HCL Technologies reported revenue growth for the quarter. Revenue was ₹33,981 Cr, a slight increase of 0.32% from the previous quarter. Year-over-year, Revenue increased by 12.3% compared to the same quarter last year. This indicates a positive structural trend in revenue generation.
However, expenses also increased. Total Expenses were ₹28,601 Cr, up 2.91% from the previous quarter and 14.6% from the same quarter last year. This rise in expenses pressured profitability. Employee Benefit Expense, a significant component of total expenses, increased by 2.7% from the previous quarter and 12.4% year-over-year.
Finance Costs saw a notable increase, reaching ₹240 Cr. This was a 17.1% rise from the previous quarter and a substantial 53.8% increase year-over-year. This indicates higher costs associated with borrowing.
Despite rising expenses, Net Profit increased to ₹4,490 Cr. This represents a 10.0% increase from the previous quarter and a 4.2% increase from the same quarter last year. The growth in Net Profit outpaced revenue growth, suggesting that other factors, such as a decrease in Tax Expense, supported profitability. Tax Expense decreased by 15.1% from the previous quarter and 15.0% year-over-year, amounting to ₹1,212 Cr.
Technical Details
The quarter was characterized by a dominant distribution phase, with price declining significantly and ending near the lower bound of its range. Despite a short-term upward trend, the medium and long-term outlook remains bearish, underscored by increasing volatility and weak structure.
The price journey began at 1622.9 and concluded at 1341.6, marking a substantial decline of 17.33% for the quarter. The closing price sits at the very bottom of the quarter's trading range (0.09), indicating a weak finish.
Early in the quarter, price action was volatile, reflecting a distribution phase.

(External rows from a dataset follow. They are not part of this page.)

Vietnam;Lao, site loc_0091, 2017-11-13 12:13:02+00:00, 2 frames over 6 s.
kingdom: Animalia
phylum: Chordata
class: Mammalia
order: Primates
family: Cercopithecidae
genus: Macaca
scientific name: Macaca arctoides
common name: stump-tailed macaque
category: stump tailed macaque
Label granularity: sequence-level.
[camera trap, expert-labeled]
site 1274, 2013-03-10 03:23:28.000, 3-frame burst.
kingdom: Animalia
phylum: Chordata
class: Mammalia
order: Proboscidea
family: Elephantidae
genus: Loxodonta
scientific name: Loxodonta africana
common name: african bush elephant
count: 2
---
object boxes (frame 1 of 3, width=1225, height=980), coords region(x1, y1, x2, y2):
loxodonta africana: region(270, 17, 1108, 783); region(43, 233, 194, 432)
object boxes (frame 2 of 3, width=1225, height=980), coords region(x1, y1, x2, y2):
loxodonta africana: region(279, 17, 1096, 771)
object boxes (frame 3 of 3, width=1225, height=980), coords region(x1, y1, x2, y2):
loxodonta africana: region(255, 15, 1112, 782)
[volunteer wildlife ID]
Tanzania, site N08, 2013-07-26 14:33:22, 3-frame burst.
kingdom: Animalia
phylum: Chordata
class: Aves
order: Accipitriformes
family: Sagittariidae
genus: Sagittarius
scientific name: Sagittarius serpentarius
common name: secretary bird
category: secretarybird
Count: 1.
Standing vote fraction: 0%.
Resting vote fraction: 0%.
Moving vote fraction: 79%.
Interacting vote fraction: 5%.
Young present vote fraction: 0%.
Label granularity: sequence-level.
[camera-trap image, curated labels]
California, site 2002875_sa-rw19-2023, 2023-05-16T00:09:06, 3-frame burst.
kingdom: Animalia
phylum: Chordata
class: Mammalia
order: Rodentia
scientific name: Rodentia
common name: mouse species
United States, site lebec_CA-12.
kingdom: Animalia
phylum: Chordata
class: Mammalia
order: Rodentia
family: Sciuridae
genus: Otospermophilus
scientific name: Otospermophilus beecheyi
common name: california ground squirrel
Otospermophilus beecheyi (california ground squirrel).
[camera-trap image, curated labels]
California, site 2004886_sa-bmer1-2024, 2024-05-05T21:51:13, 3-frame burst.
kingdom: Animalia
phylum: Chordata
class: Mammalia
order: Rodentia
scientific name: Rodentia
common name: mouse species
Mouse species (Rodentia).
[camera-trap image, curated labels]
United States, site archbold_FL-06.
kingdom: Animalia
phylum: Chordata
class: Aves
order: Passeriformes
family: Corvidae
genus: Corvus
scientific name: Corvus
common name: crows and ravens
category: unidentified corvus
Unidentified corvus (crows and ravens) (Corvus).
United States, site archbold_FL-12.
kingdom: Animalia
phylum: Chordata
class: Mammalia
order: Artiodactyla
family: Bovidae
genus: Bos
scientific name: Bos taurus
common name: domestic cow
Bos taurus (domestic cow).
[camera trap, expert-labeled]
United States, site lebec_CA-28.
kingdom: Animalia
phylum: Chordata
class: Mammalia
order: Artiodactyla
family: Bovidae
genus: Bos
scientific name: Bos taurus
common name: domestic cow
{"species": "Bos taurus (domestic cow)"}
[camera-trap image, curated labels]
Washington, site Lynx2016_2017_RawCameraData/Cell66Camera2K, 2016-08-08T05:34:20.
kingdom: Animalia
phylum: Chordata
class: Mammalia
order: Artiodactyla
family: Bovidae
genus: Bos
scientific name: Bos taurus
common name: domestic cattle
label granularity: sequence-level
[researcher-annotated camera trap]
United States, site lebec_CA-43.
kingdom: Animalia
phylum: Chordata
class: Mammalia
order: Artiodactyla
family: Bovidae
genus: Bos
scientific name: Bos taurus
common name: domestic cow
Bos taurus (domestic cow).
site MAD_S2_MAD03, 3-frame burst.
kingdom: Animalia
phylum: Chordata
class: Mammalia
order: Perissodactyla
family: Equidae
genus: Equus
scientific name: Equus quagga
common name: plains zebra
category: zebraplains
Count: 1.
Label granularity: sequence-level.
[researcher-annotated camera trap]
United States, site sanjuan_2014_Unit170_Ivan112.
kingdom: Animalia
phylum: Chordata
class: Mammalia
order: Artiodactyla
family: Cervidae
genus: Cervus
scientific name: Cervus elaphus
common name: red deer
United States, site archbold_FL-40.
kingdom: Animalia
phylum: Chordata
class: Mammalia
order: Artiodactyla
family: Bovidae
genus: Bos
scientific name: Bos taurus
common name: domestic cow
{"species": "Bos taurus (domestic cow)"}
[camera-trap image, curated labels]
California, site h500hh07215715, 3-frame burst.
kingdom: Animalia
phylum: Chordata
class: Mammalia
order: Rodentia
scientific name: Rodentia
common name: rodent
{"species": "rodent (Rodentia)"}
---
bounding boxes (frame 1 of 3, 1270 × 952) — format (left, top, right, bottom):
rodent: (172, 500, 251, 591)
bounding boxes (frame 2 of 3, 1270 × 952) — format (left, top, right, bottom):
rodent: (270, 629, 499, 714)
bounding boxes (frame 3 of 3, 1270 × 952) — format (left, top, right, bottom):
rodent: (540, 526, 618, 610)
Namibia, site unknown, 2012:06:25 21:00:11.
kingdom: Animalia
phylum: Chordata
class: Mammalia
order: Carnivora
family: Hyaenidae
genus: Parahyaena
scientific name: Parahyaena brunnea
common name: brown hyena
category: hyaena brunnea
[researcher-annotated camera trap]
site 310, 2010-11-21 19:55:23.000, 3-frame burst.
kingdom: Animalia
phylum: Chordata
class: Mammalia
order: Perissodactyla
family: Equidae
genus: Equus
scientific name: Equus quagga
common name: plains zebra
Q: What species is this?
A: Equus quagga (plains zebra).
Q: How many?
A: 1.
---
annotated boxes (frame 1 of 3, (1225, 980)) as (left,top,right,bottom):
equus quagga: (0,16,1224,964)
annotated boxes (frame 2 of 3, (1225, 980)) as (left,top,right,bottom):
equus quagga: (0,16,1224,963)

There was a notable shift mid-quarter as price attempted to move higher, but this was not sustained. The latter part of the quarter saw continued weakness, with price probing lower bounds.
The overall trend regime is bearish, with the long-term and medium-term trends firmly in a downtrend, despite a recent short-term uptick. The MA structure shows price below both the SMA20 and SMA50, with the SMA50 trending downwards, reinforcing the bearish technical picture. Structure strength is weak, evidenced by a low trend quality and a limited percentage of higher highs and lows.
Volume behavior was characterized by an increasing trend, which did not confirm the price decline, suggesting a neutral participation level. Volatility, however, was in an expansionary regime, with a rising trend in current volatility. This expanding volatility, coupled with the price decline, indicates active price discovery and potential selling pressure.
The dominant phase is clearly distribution, supported by volatile price behavior and high confidence in this assessment. The price ending near range support and the overall bearish trend regime further solidify this interpretation.
Key events during the quarter included elevated volatility, which is consistent with the expansionary volatility regime and the distribution phase. While there was a breakout structure noted, the stock remained range-bound, suggesting a lack of conviction in any sustained move.